=== Given passage ===
2 days before flying to Hack the North, Darryl forgot his keys and spent the better part of an afternoon retracing his steps to find it- But what if there was a personal assistant that remembered everything for you? Memories should be made easier with the technologies we have today.
A camera records you as you go about your day to day life, storing "comic book strip" panels containing images and context of what you're doing as you go about your life. When you want to remember something you can ask out loud, and it'll use Open AI's API to search through its "memories" to bring up the location, time, and your action when you lost it. This can help with knowing where you placed your keys, if you locked your door/garage, and other day to day life.
The React-based UI interface records using your webcam, screenshotting every second, and stopping at the 9 second mark before creating a 3x3 comic image. This was done because having static images would not give enough context for certain scenarios, and we wanted to reduce the rate of API requests per image. After generating this image, it sends this to OpenAI's turbo vision model, which then gives contextualized info about the image. This info is then posted sent to our Express.JS service hosted on Vercel, which in turn parses this data and sends it to a Cloud Firestore (a Firebase database). To re-access this data, the browser's built in speech recognition is utilized by us along with the SpeechSynthesis API in order to communicate back and forth with the user. The user speaks, the dialogue is converted into text and processed by Open AI, which then classifies it as either a search for an action, or an object find. It then searches through the database and speaks out loud with a naturalized response.
We originally planned on using a VR headset, webcam, NEST camera, or anything external with a camera, which we could attach to our bodies somehow. Unfortunately the hardware lottery didn't go our way; to combat this, we decided to make use of MacOS's continuity feature, using our iPhone camera connected to our macbook as our primary input.
===
◆ Tasks to carry out ◆
#1 Print the stretch of the memory-assistant description from "2 days before" through "we have today.".
#2 Which specific devices does the memory-assistant description say the team originally planned on using?
=== Recorded data ===
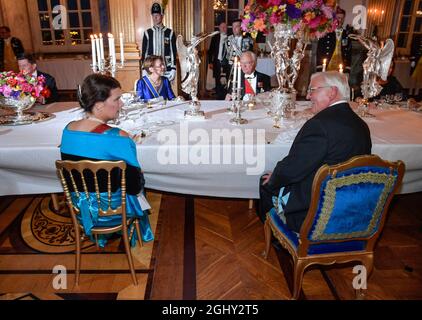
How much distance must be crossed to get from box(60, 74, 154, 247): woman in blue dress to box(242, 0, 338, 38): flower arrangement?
1.24m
===
◆ Results for each task ◆
#1
2 days before flying to Hack the North, Darryl forgot his keys and spent the better part of an afternoon retracing his steps to find it- But what if there was a personal assistant that remembered everything for you? Memories should be made easier with the technologies we have today.

#2 A VR headset, a webcam, and a NEST camera.